*** Opening RECORDS SUPPLIED ***

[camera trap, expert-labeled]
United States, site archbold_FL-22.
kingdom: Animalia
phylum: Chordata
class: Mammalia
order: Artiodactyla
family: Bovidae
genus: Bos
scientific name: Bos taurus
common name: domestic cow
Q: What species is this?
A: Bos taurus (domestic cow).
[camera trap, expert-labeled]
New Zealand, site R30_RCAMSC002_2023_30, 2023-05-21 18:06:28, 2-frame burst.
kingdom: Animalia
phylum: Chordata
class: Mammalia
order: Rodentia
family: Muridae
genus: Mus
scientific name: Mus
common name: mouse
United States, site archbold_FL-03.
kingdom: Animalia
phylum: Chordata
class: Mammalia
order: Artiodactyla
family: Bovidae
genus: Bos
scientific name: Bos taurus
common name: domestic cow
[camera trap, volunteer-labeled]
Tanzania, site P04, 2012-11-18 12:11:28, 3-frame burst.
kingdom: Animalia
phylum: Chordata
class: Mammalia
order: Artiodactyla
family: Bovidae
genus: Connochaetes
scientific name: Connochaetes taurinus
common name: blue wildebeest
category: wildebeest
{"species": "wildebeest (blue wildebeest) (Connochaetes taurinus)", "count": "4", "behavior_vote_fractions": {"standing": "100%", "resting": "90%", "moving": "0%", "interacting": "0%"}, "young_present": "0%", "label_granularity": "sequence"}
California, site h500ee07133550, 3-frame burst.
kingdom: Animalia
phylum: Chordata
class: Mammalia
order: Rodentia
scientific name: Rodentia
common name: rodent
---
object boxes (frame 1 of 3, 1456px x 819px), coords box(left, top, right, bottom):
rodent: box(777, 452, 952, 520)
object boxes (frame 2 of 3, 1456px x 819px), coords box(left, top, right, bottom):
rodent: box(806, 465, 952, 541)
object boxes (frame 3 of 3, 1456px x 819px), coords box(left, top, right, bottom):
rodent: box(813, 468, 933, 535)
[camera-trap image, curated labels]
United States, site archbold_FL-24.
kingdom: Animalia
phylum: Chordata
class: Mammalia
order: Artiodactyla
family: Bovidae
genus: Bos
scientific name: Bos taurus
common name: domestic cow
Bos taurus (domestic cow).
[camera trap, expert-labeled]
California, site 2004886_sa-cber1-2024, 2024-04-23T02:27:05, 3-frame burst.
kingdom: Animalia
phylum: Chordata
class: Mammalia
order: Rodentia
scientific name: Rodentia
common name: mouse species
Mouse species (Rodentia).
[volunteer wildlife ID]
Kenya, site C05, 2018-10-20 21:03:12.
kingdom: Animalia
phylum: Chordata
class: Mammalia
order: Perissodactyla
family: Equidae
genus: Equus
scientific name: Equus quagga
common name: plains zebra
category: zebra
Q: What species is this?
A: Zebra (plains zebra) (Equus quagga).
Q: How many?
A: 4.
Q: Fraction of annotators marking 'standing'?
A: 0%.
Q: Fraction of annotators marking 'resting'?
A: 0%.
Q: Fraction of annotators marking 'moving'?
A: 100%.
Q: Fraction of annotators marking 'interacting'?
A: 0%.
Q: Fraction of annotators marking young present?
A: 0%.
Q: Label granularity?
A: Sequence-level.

*** Closing RECORDS SUPPLIED ***

Using the line that contains "common name: plains zebra" as the first, reproduce each line exactly through the last line of the listing.

## RESPONSE BELOW
common name: plains zebra
category: zebra
Q: What species is this?
A: Zebra (plains zebra) (Equus quagga).
Q: How many?
A: 4.
Q: Fraction of annotators marking 'standing'?
A: 0%.
Q: Fraction of annotators marking 'resting'?
A: 0%.
Q: Fraction of annotators marking 'moving'?
A: 100%.
Q: Fraction of annotators marking 'interacting'?
A: 0%.
Q: Fraction of annotators marking young present?
A: 0%.
Q: Label granularity?
A: Sequence-level.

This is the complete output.